* [PROBLEM TO SOLVE]
Give back each line of the data exactly.

(Saved entries)

§ §

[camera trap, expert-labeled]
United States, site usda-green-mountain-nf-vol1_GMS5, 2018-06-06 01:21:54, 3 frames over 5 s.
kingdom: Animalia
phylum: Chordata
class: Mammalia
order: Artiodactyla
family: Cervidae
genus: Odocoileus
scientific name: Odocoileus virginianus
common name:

§ §

* [RESULT OF THE TASK]
[camera trap, expert-labeled]
United States, site usda-green-mountain-nf-vol1_GMS5, 2018-06-06 01:21:54, 3 frames over 5 s.
kingdom: Animalia
phylum: Chordata
class: Mammalia
order: Artiodactyla
family: Cervidae
genus: Odocoileus
scientific name: Odocoileus virginianus
common name:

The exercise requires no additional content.